Data
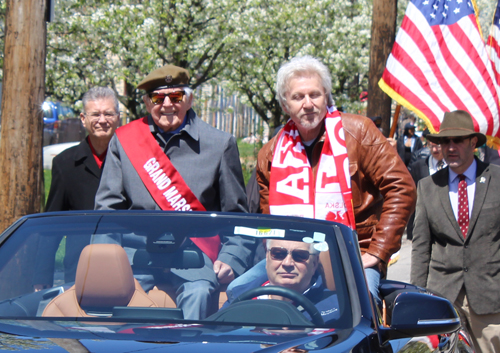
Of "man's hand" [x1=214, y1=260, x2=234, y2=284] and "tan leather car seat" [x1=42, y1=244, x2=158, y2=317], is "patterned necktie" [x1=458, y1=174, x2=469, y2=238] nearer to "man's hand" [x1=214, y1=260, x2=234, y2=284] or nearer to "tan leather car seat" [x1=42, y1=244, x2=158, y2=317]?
"man's hand" [x1=214, y1=260, x2=234, y2=284]

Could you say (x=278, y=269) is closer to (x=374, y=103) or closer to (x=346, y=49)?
(x=374, y=103)

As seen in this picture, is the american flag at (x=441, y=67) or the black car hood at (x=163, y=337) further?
the american flag at (x=441, y=67)

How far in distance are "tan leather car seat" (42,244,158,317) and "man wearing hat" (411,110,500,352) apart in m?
2.73

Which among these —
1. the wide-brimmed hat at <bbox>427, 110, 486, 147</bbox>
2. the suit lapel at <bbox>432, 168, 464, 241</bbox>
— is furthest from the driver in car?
the wide-brimmed hat at <bbox>427, 110, 486, 147</bbox>

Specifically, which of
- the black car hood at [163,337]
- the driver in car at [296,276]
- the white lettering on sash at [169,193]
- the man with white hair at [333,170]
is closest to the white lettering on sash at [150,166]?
the white lettering on sash at [169,193]

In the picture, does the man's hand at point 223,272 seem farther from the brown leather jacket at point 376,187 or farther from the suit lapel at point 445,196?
the suit lapel at point 445,196

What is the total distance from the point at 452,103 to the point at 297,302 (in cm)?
521

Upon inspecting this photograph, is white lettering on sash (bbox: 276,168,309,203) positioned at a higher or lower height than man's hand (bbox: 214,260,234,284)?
higher

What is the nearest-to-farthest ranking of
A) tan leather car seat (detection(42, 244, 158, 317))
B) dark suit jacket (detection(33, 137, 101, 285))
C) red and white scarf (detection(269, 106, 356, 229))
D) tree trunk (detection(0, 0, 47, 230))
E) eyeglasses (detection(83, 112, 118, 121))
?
tan leather car seat (detection(42, 244, 158, 317)), red and white scarf (detection(269, 106, 356, 229)), dark suit jacket (detection(33, 137, 101, 285)), eyeglasses (detection(83, 112, 118, 121)), tree trunk (detection(0, 0, 47, 230))

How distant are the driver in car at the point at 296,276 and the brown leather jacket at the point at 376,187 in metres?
1.20

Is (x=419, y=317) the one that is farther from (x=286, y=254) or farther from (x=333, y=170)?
(x=333, y=170)

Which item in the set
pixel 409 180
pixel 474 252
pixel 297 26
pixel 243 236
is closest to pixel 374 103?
pixel 474 252

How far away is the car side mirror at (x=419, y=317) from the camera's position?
2.40 m

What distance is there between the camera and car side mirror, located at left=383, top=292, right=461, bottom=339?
240cm
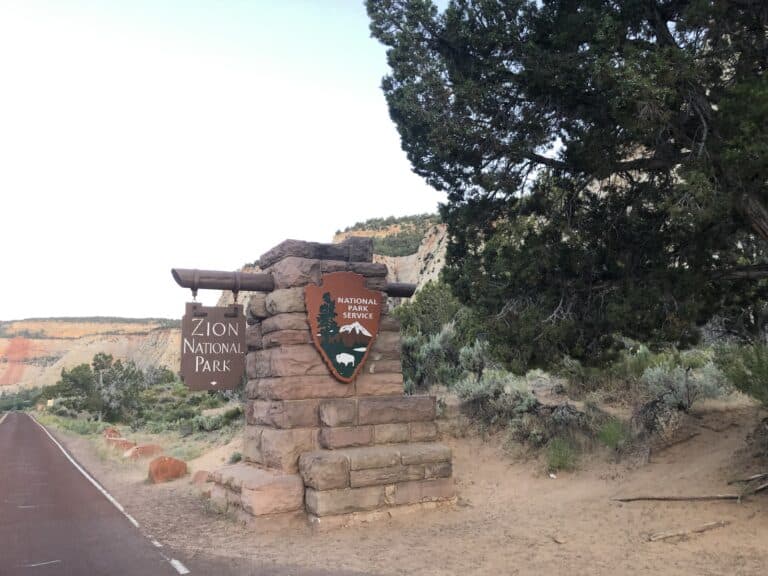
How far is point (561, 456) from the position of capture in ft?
33.0

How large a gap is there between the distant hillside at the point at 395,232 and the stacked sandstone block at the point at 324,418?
5654 cm

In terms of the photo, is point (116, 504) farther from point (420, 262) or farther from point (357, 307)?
point (420, 262)

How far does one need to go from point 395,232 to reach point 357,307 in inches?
2705

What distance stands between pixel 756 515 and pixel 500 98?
6.01 meters

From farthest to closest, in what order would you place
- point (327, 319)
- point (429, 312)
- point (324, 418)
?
1. point (429, 312)
2. point (327, 319)
3. point (324, 418)

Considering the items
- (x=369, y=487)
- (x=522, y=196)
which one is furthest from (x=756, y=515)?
(x=522, y=196)

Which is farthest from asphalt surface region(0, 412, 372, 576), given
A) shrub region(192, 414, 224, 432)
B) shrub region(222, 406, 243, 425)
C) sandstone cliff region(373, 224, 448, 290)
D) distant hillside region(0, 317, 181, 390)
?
distant hillside region(0, 317, 181, 390)

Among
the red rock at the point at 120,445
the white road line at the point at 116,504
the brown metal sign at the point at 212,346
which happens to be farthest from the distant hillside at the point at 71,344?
the brown metal sign at the point at 212,346

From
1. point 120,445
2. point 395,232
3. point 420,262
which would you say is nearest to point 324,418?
point 120,445

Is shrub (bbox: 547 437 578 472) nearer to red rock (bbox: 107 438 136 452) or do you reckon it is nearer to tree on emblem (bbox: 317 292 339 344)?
tree on emblem (bbox: 317 292 339 344)

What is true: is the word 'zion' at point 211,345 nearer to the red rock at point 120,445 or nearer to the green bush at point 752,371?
the green bush at point 752,371

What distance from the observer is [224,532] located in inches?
296

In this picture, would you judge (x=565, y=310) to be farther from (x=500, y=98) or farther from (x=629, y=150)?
(x=500, y=98)

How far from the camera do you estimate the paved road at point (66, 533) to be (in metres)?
6.40
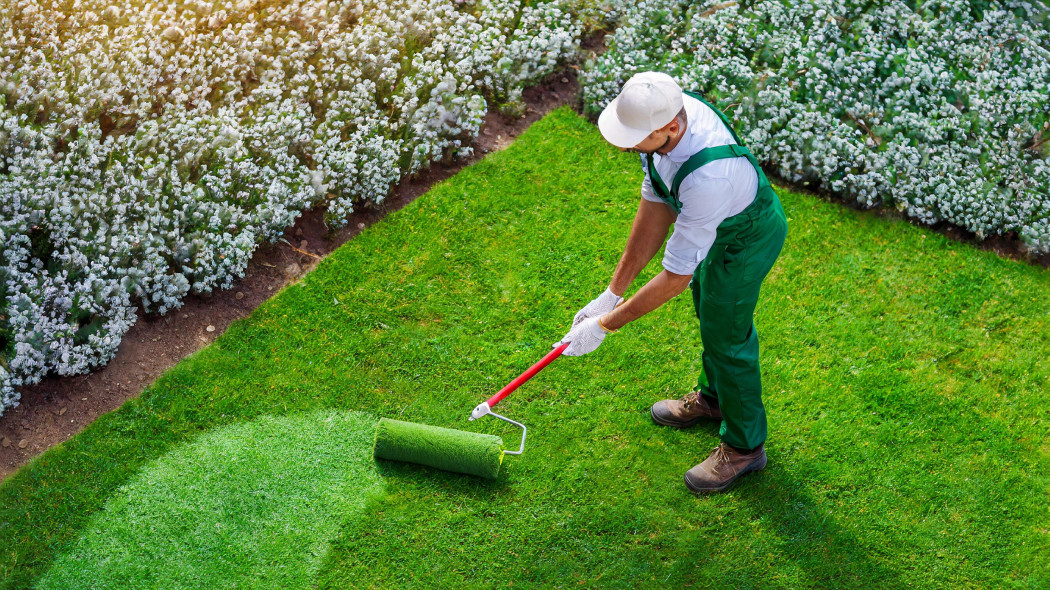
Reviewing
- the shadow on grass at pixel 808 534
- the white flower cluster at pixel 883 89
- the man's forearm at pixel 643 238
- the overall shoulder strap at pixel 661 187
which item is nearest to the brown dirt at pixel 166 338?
the white flower cluster at pixel 883 89

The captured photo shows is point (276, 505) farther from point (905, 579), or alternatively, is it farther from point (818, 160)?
point (818, 160)

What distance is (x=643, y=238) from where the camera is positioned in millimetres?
3854

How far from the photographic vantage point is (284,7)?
19.8 ft

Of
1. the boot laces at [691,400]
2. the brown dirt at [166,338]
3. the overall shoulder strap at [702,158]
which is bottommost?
the boot laces at [691,400]

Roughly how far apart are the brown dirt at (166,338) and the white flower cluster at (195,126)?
0.10 m

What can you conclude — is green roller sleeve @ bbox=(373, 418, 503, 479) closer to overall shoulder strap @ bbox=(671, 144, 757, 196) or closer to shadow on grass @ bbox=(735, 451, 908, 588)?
shadow on grass @ bbox=(735, 451, 908, 588)

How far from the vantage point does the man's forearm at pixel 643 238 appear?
375 cm

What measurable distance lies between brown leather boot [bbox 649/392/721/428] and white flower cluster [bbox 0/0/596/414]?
2233 mm

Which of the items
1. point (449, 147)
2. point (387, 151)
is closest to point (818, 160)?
point (449, 147)

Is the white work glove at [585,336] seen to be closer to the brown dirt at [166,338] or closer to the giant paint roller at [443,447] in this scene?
the giant paint roller at [443,447]

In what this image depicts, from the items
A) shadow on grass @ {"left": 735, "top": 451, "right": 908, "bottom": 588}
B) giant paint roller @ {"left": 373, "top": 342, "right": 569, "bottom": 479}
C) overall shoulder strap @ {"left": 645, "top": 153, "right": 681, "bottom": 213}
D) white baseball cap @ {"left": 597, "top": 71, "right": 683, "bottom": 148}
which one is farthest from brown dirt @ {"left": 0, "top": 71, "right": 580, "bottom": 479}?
shadow on grass @ {"left": 735, "top": 451, "right": 908, "bottom": 588}

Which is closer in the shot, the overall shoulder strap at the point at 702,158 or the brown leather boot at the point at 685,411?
the overall shoulder strap at the point at 702,158

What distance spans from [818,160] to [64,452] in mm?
4787

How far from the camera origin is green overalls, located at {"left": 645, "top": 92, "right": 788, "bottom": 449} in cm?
341
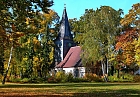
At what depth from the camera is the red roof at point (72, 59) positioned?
59375 mm

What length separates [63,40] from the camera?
220 ft

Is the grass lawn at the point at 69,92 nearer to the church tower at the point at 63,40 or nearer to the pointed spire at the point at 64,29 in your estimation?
the church tower at the point at 63,40

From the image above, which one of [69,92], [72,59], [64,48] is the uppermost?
[64,48]

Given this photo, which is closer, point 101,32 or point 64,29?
point 101,32

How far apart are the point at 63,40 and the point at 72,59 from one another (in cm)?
757

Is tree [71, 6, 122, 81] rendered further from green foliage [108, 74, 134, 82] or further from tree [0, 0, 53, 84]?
tree [0, 0, 53, 84]

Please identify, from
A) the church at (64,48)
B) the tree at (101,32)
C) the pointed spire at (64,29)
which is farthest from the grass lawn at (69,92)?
the pointed spire at (64,29)

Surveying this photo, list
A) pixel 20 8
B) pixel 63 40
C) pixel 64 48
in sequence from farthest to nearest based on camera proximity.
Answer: pixel 64 48
pixel 63 40
pixel 20 8

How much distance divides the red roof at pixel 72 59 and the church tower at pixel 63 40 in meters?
2.35

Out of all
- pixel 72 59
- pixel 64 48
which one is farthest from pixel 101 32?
pixel 64 48

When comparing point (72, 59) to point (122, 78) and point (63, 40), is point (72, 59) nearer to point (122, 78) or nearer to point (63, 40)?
point (63, 40)

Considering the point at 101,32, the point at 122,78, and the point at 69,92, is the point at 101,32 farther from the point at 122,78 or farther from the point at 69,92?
the point at 69,92

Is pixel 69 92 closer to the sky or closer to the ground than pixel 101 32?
closer to the ground

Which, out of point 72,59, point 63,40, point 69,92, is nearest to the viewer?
point 69,92
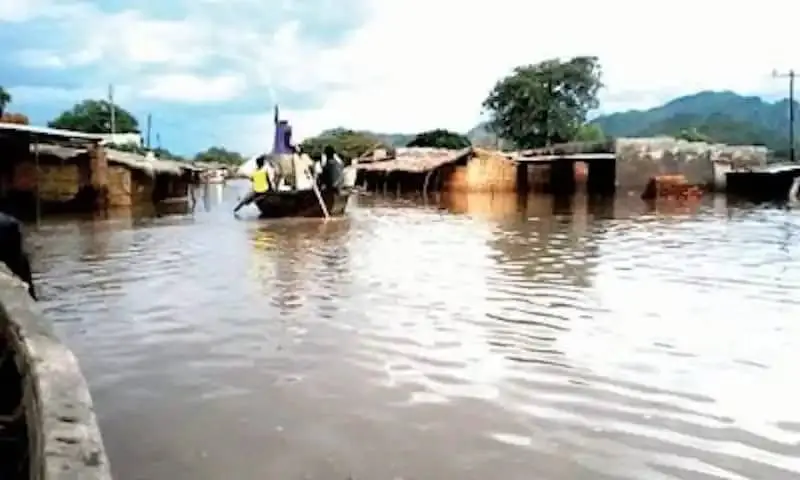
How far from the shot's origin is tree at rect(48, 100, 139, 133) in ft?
183

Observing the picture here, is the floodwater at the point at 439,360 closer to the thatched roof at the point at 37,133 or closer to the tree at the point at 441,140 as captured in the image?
the thatched roof at the point at 37,133

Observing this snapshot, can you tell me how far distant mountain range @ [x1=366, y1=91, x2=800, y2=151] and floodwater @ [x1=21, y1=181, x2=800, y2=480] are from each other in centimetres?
4863

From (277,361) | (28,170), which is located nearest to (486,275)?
(277,361)

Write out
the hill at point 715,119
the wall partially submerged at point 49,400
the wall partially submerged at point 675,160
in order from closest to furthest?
the wall partially submerged at point 49,400 < the wall partially submerged at point 675,160 < the hill at point 715,119

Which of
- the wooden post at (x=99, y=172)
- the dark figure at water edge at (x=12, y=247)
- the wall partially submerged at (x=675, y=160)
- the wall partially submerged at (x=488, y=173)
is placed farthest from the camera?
the wall partially submerged at (x=488, y=173)

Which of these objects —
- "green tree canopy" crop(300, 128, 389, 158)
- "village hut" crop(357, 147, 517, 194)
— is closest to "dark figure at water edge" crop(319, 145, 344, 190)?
"village hut" crop(357, 147, 517, 194)

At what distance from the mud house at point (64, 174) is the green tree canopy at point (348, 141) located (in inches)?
1478

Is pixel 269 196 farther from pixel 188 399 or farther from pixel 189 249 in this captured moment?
pixel 188 399

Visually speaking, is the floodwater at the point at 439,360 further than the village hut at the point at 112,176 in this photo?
No

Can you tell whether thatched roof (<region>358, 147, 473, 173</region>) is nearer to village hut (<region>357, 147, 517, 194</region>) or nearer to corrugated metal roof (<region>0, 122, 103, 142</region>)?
village hut (<region>357, 147, 517, 194</region>)

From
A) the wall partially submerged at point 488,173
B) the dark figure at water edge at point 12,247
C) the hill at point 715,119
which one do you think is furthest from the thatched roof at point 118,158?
the hill at point 715,119

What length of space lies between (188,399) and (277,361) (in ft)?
3.75

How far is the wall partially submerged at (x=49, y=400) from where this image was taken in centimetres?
254

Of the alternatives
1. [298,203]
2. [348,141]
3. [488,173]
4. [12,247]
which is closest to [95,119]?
[348,141]
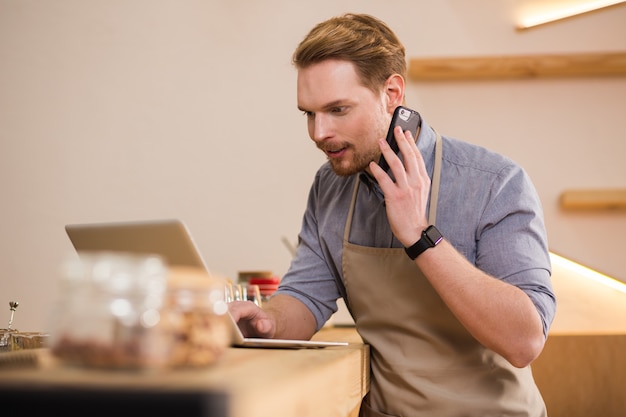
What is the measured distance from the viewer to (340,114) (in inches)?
66.9

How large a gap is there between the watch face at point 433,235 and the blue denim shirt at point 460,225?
173 mm

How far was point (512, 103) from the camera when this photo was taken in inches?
123

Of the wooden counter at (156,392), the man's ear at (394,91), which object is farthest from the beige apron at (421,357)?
the wooden counter at (156,392)

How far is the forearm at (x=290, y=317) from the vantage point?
162 centimetres

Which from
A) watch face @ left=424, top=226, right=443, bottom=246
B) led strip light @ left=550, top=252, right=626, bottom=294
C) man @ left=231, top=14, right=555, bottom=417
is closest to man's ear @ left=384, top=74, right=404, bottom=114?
man @ left=231, top=14, right=555, bottom=417

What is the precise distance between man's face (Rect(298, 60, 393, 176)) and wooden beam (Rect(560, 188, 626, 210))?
157cm

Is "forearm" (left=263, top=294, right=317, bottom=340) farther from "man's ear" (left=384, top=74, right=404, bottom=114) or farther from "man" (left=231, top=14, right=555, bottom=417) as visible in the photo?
"man's ear" (left=384, top=74, right=404, bottom=114)

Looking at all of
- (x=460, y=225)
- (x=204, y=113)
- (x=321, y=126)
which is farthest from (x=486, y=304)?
(x=204, y=113)

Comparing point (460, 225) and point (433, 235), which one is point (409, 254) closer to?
point (433, 235)

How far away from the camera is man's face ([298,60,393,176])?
1.69 meters

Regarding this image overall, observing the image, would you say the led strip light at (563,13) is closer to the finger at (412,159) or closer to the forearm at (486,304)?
the finger at (412,159)

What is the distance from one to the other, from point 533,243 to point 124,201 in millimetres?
2343

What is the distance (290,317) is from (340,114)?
48 centimetres

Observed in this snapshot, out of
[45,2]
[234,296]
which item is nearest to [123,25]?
[45,2]
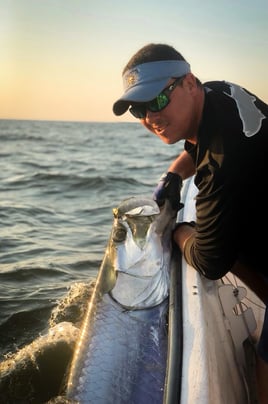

Challenge
List the lines of the records above as a numbered list, leaving out blank lines, from the line containing "Of the wooden" through the line containing "162 centimetres", both included.

Solution to this task
1. Of the wooden counter at (156,392), the man's ear at (394,91), which object is farthest from the beige apron at (421,357)?
2. the wooden counter at (156,392)
3. How far is the forearm at (x=290, y=317) from the vantage point?
4. 162 centimetres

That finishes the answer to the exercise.